Fábio Paride Pallotta Henrique Perazzi de Aquino quando quiser vamos nessa. Dias 4 e 5 de junho tenho mais duas. É para os meus alunos de arquitetura, mas você é meu convidado.
Cara Paisagem o estimado David Henry Thoreau (desobediência civil) também escreveu "Andar a pé"::: http://www.ebooksbrasil.org/adobeebook/andarape.pdf
Henrique Perazzi de Aquino Esse texto é mais que maravilhoso, condutor de vidas, diria, as nossas. Obrigado por compartilhar Thoreau.
Ivy Wiens Não saber dirigir (ou não me dispor a, visto que tenho habilitação) me proporciona fazer longas caminhadas por onde passo. Para uns é um sacrifício, mas para mim é um prazer e um momento de contemplação. Suas reflexões, querido Henrique Perazzi de Aquino, novamente trouxeram para o meu presente uma pessoa com quem convivi no passado, desta vez o elétrico Fábio Paride Pallotta. Obrigada!
Tássia Eleonora Vaguemos mais pelos caminhos incertos, sem saber aonde vamos parar.. Emoticon smile E assim vamos construindo nossas próprias narrativas.
Silvio Selva Sou caminhante emérito. Aos 54 anos, não sinto falta da carteira que jamais tirei. Hoje, meu expediente começa as tres da tarde, mas já estou no teatro. Mais precisamente na arena, desenhando, depois de uma bela caminhada de 5 quilometros.
Roque Ferreira É na piteira que construímos nossas redes, descobrimos encantos escondidos. Sempre cruzei cidades e lugares na piteira. Ainda hoje insisto nesta pratica fantástica. A rua é mágica.

DADOS FORNECIDOS:
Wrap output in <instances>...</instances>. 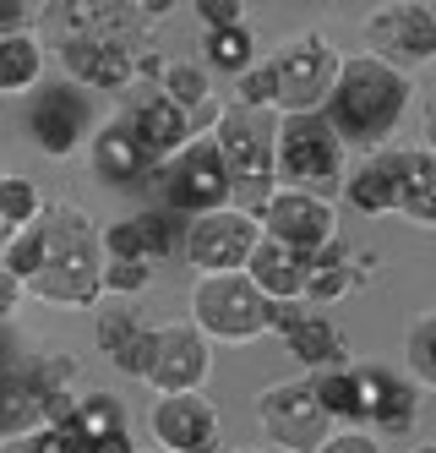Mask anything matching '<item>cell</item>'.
<instances>
[{
    "instance_id": "obj_1",
    "label": "cell",
    "mask_w": 436,
    "mask_h": 453,
    "mask_svg": "<svg viewBox=\"0 0 436 453\" xmlns=\"http://www.w3.org/2000/svg\"><path fill=\"white\" fill-rule=\"evenodd\" d=\"M409 104H415V77L360 50V55H344L322 120L333 126V137H339L344 148L377 153L398 132V120L409 115Z\"/></svg>"
},
{
    "instance_id": "obj_2",
    "label": "cell",
    "mask_w": 436,
    "mask_h": 453,
    "mask_svg": "<svg viewBox=\"0 0 436 453\" xmlns=\"http://www.w3.org/2000/svg\"><path fill=\"white\" fill-rule=\"evenodd\" d=\"M39 235H44V268L27 279V296L44 301V306H60V311H88V306L104 301L98 224L72 203H44Z\"/></svg>"
},
{
    "instance_id": "obj_3",
    "label": "cell",
    "mask_w": 436,
    "mask_h": 453,
    "mask_svg": "<svg viewBox=\"0 0 436 453\" xmlns=\"http://www.w3.org/2000/svg\"><path fill=\"white\" fill-rule=\"evenodd\" d=\"M273 175L289 191L327 197L333 186H344V142L333 137V126L322 115H279V126H273Z\"/></svg>"
},
{
    "instance_id": "obj_4",
    "label": "cell",
    "mask_w": 436,
    "mask_h": 453,
    "mask_svg": "<svg viewBox=\"0 0 436 453\" xmlns=\"http://www.w3.org/2000/svg\"><path fill=\"white\" fill-rule=\"evenodd\" d=\"M273 301L246 273H203L191 289V328L208 344H256Z\"/></svg>"
},
{
    "instance_id": "obj_5",
    "label": "cell",
    "mask_w": 436,
    "mask_h": 453,
    "mask_svg": "<svg viewBox=\"0 0 436 453\" xmlns=\"http://www.w3.org/2000/svg\"><path fill=\"white\" fill-rule=\"evenodd\" d=\"M267 66H273V88H279L273 93L279 115H322L333 82H339L344 55L333 50L327 34H294L267 55Z\"/></svg>"
},
{
    "instance_id": "obj_6",
    "label": "cell",
    "mask_w": 436,
    "mask_h": 453,
    "mask_svg": "<svg viewBox=\"0 0 436 453\" xmlns=\"http://www.w3.org/2000/svg\"><path fill=\"white\" fill-rule=\"evenodd\" d=\"M158 197H164V213H186V219H203V213H218L234 203V186H229V170H224V153L218 142L203 132L191 137L170 165H158Z\"/></svg>"
},
{
    "instance_id": "obj_7",
    "label": "cell",
    "mask_w": 436,
    "mask_h": 453,
    "mask_svg": "<svg viewBox=\"0 0 436 453\" xmlns=\"http://www.w3.org/2000/svg\"><path fill=\"white\" fill-rule=\"evenodd\" d=\"M208 137L224 153V170H229V186H234V208L256 213L279 191V175H273V132H267L256 115H246V110H224Z\"/></svg>"
},
{
    "instance_id": "obj_8",
    "label": "cell",
    "mask_w": 436,
    "mask_h": 453,
    "mask_svg": "<svg viewBox=\"0 0 436 453\" xmlns=\"http://www.w3.org/2000/svg\"><path fill=\"white\" fill-rule=\"evenodd\" d=\"M256 432H262V448L273 453H317L322 437L333 432L327 415L311 394V377H284V382H267L256 394Z\"/></svg>"
},
{
    "instance_id": "obj_9",
    "label": "cell",
    "mask_w": 436,
    "mask_h": 453,
    "mask_svg": "<svg viewBox=\"0 0 436 453\" xmlns=\"http://www.w3.org/2000/svg\"><path fill=\"white\" fill-rule=\"evenodd\" d=\"M360 39H365V55L387 60L398 72L425 66V60H436V6H425V0H387V6L365 12Z\"/></svg>"
},
{
    "instance_id": "obj_10",
    "label": "cell",
    "mask_w": 436,
    "mask_h": 453,
    "mask_svg": "<svg viewBox=\"0 0 436 453\" xmlns=\"http://www.w3.org/2000/svg\"><path fill=\"white\" fill-rule=\"evenodd\" d=\"M256 246H262L256 213L234 208V203L218 208V213L191 219V230L180 241V251H186V263L196 268V279H203V273H246V263H251Z\"/></svg>"
},
{
    "instance_id": "obj_11",
    "label": "cell",
    "mask_w": 436,
    "mask_h": 453,
    "mask_svg": "<svg viewBox=\"0 0 436 453\" xmlns=\"http://www.w3.org/2000/svg\"><path fill=\"white\" fill-rule=\"evenodd\" d=\"M256 224H262V241H279L300 257H317L339 241V213H333V203L311 197V191H289V186H279L273 197L256 208Z\"/></svg>"
},
{
    "instance_id": "obj_12",
    "label": "cell",
    "mask_w": 436,
    "mask_h": 453,
    "mask_svg": "<svg viewBox=\"0 0 436 453\" xmlns=\"http://www.w3.org/2000/svg\"><path fill=\"white\" fill-rule=\"evenodd\" d=\"M82 394H50L39 366L33 361H17V366H0V437H27L39 426H60L72 420Z\"/></svg>"
},
{
    "instance_id": "obj_13",
    "label": "cell",
    "mask_w": 436,
    "mask_h": 453,
    "mask_svg": "<svg viewBox=\"0 0 436 453\" xmlns=\"http://www.w3.org/2000/svg\"><path fill=\"white\" fill-rule=\"evenodd\" d=\"M213 377V344L186 322H158L153 334V366L148 382L153 394H203V382Z\"/></svg>"
},
{
    "instance_id": "obj_14",
    "label": "cell",
    "mask_w": 436,
    "mask_h": 453,
    "mask_svg": "<svg viewBox=\"0 0 436 453\" xmlns=\"http://www.w3.org/2000/svg\"><path fill=\"white\" fill-rule=\"evenodd\" d=\"M120 120L131 126V137L142 142V153L153 158V165H170V158L196 137L191 115H186L158 82H137V93H131V104L120 110Z\"/></svg>"
},
{
    "instance_id": "obj_15",
    "label": "cell",
    "mask_w": 436,
    "mask_h": 453,
    "mask_svg": "<svg viewBox=\"0 0 436 453\" xmlns=\"http://www.w3.org/2000/svg\"><path fill=\"white\" fill-rule=\"evenodd\" d=\"M27 132H33V148L44 158H72L77 148H88V99L82 88L72 82H50L27 110Z\"/></svg>"
},
{
    "instance_id": "obj_16",
    "label": "cell",
    "mask_w": 436,
    "mask_h": 453,
    "mask_svg": "<svg viewBox=\"0 0 436 453\" xmlns=\"http://www.w3.org/2000/svg\"><path fill=\"white\" fill-rule=\"evenodd\" d=\"M148 432L158 453H203L218 448V410L208 394H158L148 410Z\"/></svg>"
},
{
    "instance_id": "obj_17",
    "label": "cell",
    "mask_w": 436,
    "mask_h": 453,
    "mask_svg": "<svg viewBox=\"0 0 436 453\" xmlns=\"http://www.w3.org/2000/svg\"><path fill=\"white\" fill-rule=\"evenodd\" d=\"M55 60L72 88L98 93H131L137 88V50L110 44V39H55Z\"/></svg>"
},
{
    "instance_id": "obj_18",
    "label": "cell",
    "mask_w": 436,
    "mask_h": 453,
    "mask_svg": "<svg viewBox=\"0 0 436 453\" xmlns=\"http://www.w3.org/2000/svg\"><path fill=\"white\" fill-rule=\"evenodd\" d=\"M360 372V404H365V432L371 437H409L420 420V388L382 366H355Z\"/></svg>"
},
{
    "instance_id": "obj_19",
    "label": "cell",
    "mask_w": 436,
    "mask_h": 453,
    "mask_svg": "<svg viewBox=\"0 0 436 453\" xmlns=\"http://www.w3.org/2000/svg\"><path fill=\"white\" fill-rule=\"evenodd\" d=\"M55 22H60V39H110L126 50H137L153 27L137 12V0H72V6L55 12Z\"/></svg>"
},
{
    "instance_id": "obj_20",
    "label": "cell",
    "mask_w": 436,
    "mask_h": 453,
    "mask_svg": "<svg viewBox=\"0 0 436 453\" xmlns=\"http://www.w3.org/2000/svg\"><path fill=\"white\" fill-rule=\"evenodd\" d=\"M404 165H409V148H377L365 153L360 165L344 175V203L365 219H382L398 213V197H404Z\"/></svg>"
},
{
    "instance_id": "obj_21",
    "label": "cell",
    "mask_w": 436,
    "mask_h": 453,
    "mask_svg": "<svg viewBox=\"0 0 436 453\" xmlns=\"http://www.w3.org/2000/svg\"><path fill=\"white\" fill-rule=\"evenodd\" d=\"M153 322H142L137 311H126V306H104L93 322V339L98 349H104V361L131 377V382H148V366H153Z\"/></svg>"
},
{
    "instance_id": "obj_22",
    "label": "cell",
    "mask_w": 436,
    "mask_h": 453,
    "mask_svg": "<svg viewBox=\"0 0 436 453\" xmlns=\"http://www.w3.org/2000/svg\"><path fill=\"white\" fill-rule=\"evenodd\" d=\"M88 165H93V175L104 180V186H137L142 175L158 170L153 158L142 153V142L131 137V126H126L120 115H110V120L88 137Z\"/></svg>"
},
{
    "instance_id": "obj_23",
    "label": "cell",
    "mask_w": 436,
    "mask_h": 453,
    "mask_svg": "<svg viewBox=\"0 0 436 453\" xmlns=\"http://www.w3.org/2000/svg\"><path fill=\"white\" fill-rule=\"evenodd\" d=\"M246 279L262 289L267 301H306V279H311V257H300L279 241H262L246 263Z\"/></svg>"
},
{
    "instance_id": "obj_24",
    "label": "cell",
    "mask_w": 436,
    "mask_h": 453,
    "mask_svg": "<svg viewBox=\"0 0 436 453\" xmlns=\"http://www.w3.org/2000/svg\"><path fill=\"white\" fill-rule=\"evenodd\" d=\"M284 349L294 355V361L300 366H306V372H333V366H349L344 361V334H339V322H333V317H322V311H306V317H300L294 322V328L284 334Z\"/></svg>"
},
{
    "instance_id": "obj_25",
    "label": "cell",
    "mask_w": 436,
    "mask_h": 453,
    "mask_svg": "<svg viewBox=\"0 0 436 453\" xmlns=\"http://www.w3.org/2000/svg\"><path fill=\"white\" fill-rule=\"evenodd\" d=\"M44 82V44L39 34H6L0 39V99H22Z\"/></svg>"
},
{
    "instance_id": "obj_26",
    "label": "cell",
    "mask_w": 436,
    "mask_h": 453,
    "mask_svg": "<svg viewBox=\"0 0 436 453\" xmlns=\"http://www.w3.org/2000/svg\"><path fill=\"white\" fill-rule=\"evenodd\" d=\"M311 394L327 415V426H365V404H360V372L355 366H333L311 377Z\"/></svg>"
},
{
    "instance_id": "obj_27",
    "label": "cell",
    "mask_w": 436,
    "mask_h": 453,
    "mask_svg": "<svg viewBox=\"0 0 436 453\" xmlns=\"http://www.w3.org/2000/svg\"><path fill=\"white\" fill-rule=\"evenodd\" d=\"M398 213H404L409 224H425V230H436V153H431V148H409Z\"/></svg>"
},
{
    "instance_id": "obj_28",
    "label": "cell",
    "mask_w": 436,
    "mask_h": 453,
    "mask_svg": "<svg viewBox=\"0 0 436 453\" xmlns=\"http://www.w3.org/2000/svg\"><path fill=\"white\" fill-rule=\"evenodd\" d=\"M349 289H360V284H355V268H349V251L333 241L327 251H317V257H311L306 301H311V306H333V301H344Z\"/></svg>"
},
{
    "instance_id": "obj_29",
    "label": "cell",
    "mask_w": 436,
    "mask_h": 453,
    "mask_svg": "<svg viewBox=\"0 0 436 453\" xmlns=\"http://www.w3.org/2000/svg\"><path fill=\"white\" fill-rule=\"evenodd\" d=\"M203 66L218 72V77H246L256 66L251 27H218V34H203Z\"/></svg>"
},
{
    "instance_id": "obj_30",
    "label": "cell",
    "mask_w": 436,
    "mask_h": 453,
    "mask_svg": "<svg viewBox=\"0 0 436 453\" xmlns=\"http://www.w3.org/2000/svg\"><path fill=\"white\" fill-rule=\"evenodd\" d=\"M72 426L88 437V448L98 442V437H115V432H131V415H126V404L115 399V394H93V388H82V399H77V410H72Z\"/></svg>"
},
{
    "instance_id": "obj_31",
    "label": "cell",
    "mask_w": 436,
    "mask_h": 453,
    "mask_svg": "<svg viewBox=\"0 0 436 453\" xmlns=\"http://www.w3.org/2000/svg\"><path fill=\"white\" fill-rule=\"evenodd\" d=\"M158 88L170 93V99H175L186 115H196V110H203V104L213 99V72L203 66V60H164Z\"/></svg>"
},
{
    "instance_id": "obj_32",
    "label": "cell",
    "mask_w": 436,
    "mask_h": 453,
    "mask_svg": "<svg viewBox=\"0 0 436 453\" xmlns=\"http://www.w3.org/2000/svg\"><path fill=\"white\" fill-rule=\"evenodd\" d=\"M404 377L415 388H436V311H420L404 334Z\"/></svg>"
},
{
    "instance_id": "obj_33",
    "label": "cell",
    "mask_w": 436,
    "mask_h": 453,
    "mask_svg": "<svg viewBox=\"0 0 436 453\" xmlns=\"http://www.w3.org/2000/svg\"><path fill=\"white\" fill-rule=\"evenodd\" d=\"M0 268H6L17 284H27L33 273L44 268V235H39V219H33L27 230H17L6 246H0Z\"/></svg>"
},
{
    "instance_id": "obj_34",
    "label": "cell",
    "mask_w": 436,
    "mask_h": 453,
    "mask_svg": "<svg viewBox=\"0 0 436 453\" xmlns=\"http://www.w3.org/2000/svg\"><path fill=\"white\" fill-rule=\"evenodd\" d=\"M0 453H88V437L72 426V420H60V426H39L27 437L0 442Z\"/></svg>"
},
{
    "instance_id": "obj_35",
    "label": "cell",
    "mask_w": 436,
    "mask_h": 453,
    "mask_svg": "<svg viewBox=\"0 0 436 453\" xmlns=\"http://www.w3.org/2000/svg\"><path fill=\"white\" fill-rule=\"evenodd\" d=\"M98 246H104V263H148V246H142V224H137V213H131V219L98 224Z\"/></svg>"
},
{
    "instance_id": "obj_36",
    "label": "cell",
    "mask_w": 436,
    "mask_h": 453,
    "mask_svg": "<svg viewBox=\"0 0 436 453\" xmlns=\"http://www.w3.org/2000/svg\"><path fill=\"white\" fill-rule=\"evenodd\" d=\"M0 213H6L11 230H27V224L44 213L39 186H33L27 175H0Z\"/></svg>"
},
{
    "instance_id": "obj_37",
    "label": "cell",
    "mask_w": 436,
    "mask_h": 453,
    "mask_svg": "<svg viewBox=\"0 0 436 453\" xmlns=\"http://www.w3.org/2000/svg\"><path fill=\"white\" fill-rule=\"evenodd\" d=\"M273 66L267 60H256V66L246 72V77H234V110H246V115H256V110H273Z\"/></svg>"
},
{
    "instance_id": "obj_38",
    "label": "cell",
    "mask_w": 436,
    "mask_h": 453,
    "mask_svg": "<svg viewBox=\"0 0 436 453\" xmlns=\"http://www.w3.org/2000/svg\"><path fill=\"white\" fill-rule=\"evenodd\" d=\"M142 224V246H148V263H164V257H175V213H164V208H148L137 213Z\"/></svg>"
},
{
    "instance_id": "obj_39",
    "label": "cell",
    "mask_w": 436,
    "mask_h": 453,
    "mask_svg": "<svg viewBox=\"0 0 436 453\" xmlns=\"http://www.w3.org/2000/svg\"><path fill=\"white\" fill-rule=\"evenodd\" d=\"M153 284V263H104V296H142Z\"/></svg>"
},
{
    "instance_id": "obj_40",
    "label": "cell",
    "mask_w": 436,
    "mask_h": 453,
    "mask_svg": "<svg viewBox=\"0 0 436 453\" xmlns=\"http://www.w3.org/2000/svg\"><path fill=\"white\" fill-rule=\"evenodd\" d=\"M317 453H382V442L365 432V426H333Z\"/></svg>"
},
{
    "instance_id": "obj_41",
    "label": "cell",
    "mask_w": 436,
    "mask_h": 453,
    "mask_svg": "<svg viewBox=\"0 0 436 453\" xmlns=\"http://www.w3.org/2000/svg\"><path fill=\"white\" fill-rule=\"evenodd\" d=\"M196 17H203L208 34H218V27H246V0H196Z\"/></svg>"
},
{
    "instance_id": "obj_42",
    "label": "cell",
    "mask_w": 436,
    "mask_h": 453,
    "mask_svg": "<svg viewBox=\"0 0 436 453\" xmlns=\"http://www.w3.org/2000/svg\"><path fill=\"white\" fill-rule=\"evenodd\" d=\"M22 301H27V284H17L6 268H0V322H11L22 311Z\"/></svg>"
},
{
    "instance_id": "obj_43",
    "label": "cell",
    "mask_w": 436,
    "mask_h": 453,
    "mask_svg": "<svg viewBox=\"0 0 436 453\" xmlns=\"http://www.w3.org/2000/svg\"><path fill=\"white\" fill-rule=\"evenodd\" d=\"M300 317H306V301H273V311H267V334H289Z\"/></svg>"
},
{
    "instance_id": "obj_44",
    "label": "cell",
    "mask_w": 436,
    "mask_h": 453,
    "mask_svg": "<svg viewBox=\"0 0 436 453\" xmlns=\"http://www.w3.org/2000/svg\"><path fill=\"white\" fill-rule=\"evenodd\" d=\"M425 148H431V153H436V104H431V110H425Z\"/></svg>"
},
{
    "instance_id": "obj_45",
    "label": "cell",
    "mask_w": 436,
    "mask_h": 453,
    "mask_svg": "<svg viewBox=\"0 0 436 453\" xmlns=\"http://www.w3.org/2000/svg\"><path fill=\"white\" fill-rule=\"evenodd\" d=\"M11 235H17V230H11V224H6V213H0V246H6Z\"/></svg>"
},
{
    "instance_id": "obj_46",
    "label": "cell",
    "mask_w": 436,
    "mask_h": 453,
    "mask_svg": "<svg viewBox=\"0 0 436 453\" xmlns=\"http://www.w3.org/2000/svg\"><path fill=\"white\" fill-rule=\"evenodd\" d=\"M409 453H436V442H415V448H409Z\"/></svg>"
},
{
    "instance_id": "obj_47",
    "label": "cell",
    "mask_w": 436,
    "mask_h": 453,
    "mask_svg": "<svg viewBox=\"0 0 436 453\" xmlns=\"http://www.w3.org/2000/svg\"><path fill=\"white\" fill-rule=\"evenodd\" d=\"M229 453H273V448H229Z\"/></svg>"
},
{
    "instance_id": "obj_48",
    "label": "cell",
    "mask_w": 436,
    "mask_h": 453,
    "mask_svg": "<svg viewBox=\"0 0 436 453\" xmlns=\"http://www.w3.org/2000/svg\"><path fill=\"white\" fill-rule=\"evenodd\" d=\"M203 453H218V448H203Z\"/></svg>"
},
{
    "instance_id": "obj_49",
    "label": "cell",
    "mask_w": 436,
    "mask_h": 453,
    "mask_svg": "<svg viewBox=\"0 0 436 453\" xmlns=\"http://www.w3.org/2000/svg\"><path fill=\"white\" fill-rule=\"evenodd\" d=\"M137 453H142V448H137ZM148 453H158V448H148Z\"/></svg>"
}]
</instances>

INSTRUÇÕES DO EXERCÍCIO:
a - Responda, com base na fonte, às perguntas a seguir:
(i) Em quais dias de junho Fábio Paride Pallotta afirma ter mais duas?
(ii) Qual é o título do texto de Thoreau indicado por Cara Paisagem?
(iii) Quantos quilômetros Silvio Selva diz ter caminhado antes de desenhar na arena?
b - Transcreva novamente o trecho da fonte que vai de "Ivy Wiens Não" a "Paride Pallotta. Obrigada!".

RESPOSTAS DOS EXERCÍCIOS:
a -
(i) Nos dias 4 e 5 de junho.
(ii) "Andar a pé".
(iii) 5 quilômetros.

b -
Ivy Wiens Não saber dirigir (ou não me dispor a, visto que tenho habilitação) me proporciona fazer longas caminhadas por onde passo. Para uns é um sacrifício, mas para mim é um prazer e um momento de contemplação. Suas reflexões, querido Henrique Perazzi de Aquino, novamente trouxeram para o meu presente uma pessoa com quem convivi no passado, desta vez o elétrico Fábio Paride Pallotta. Obrigada!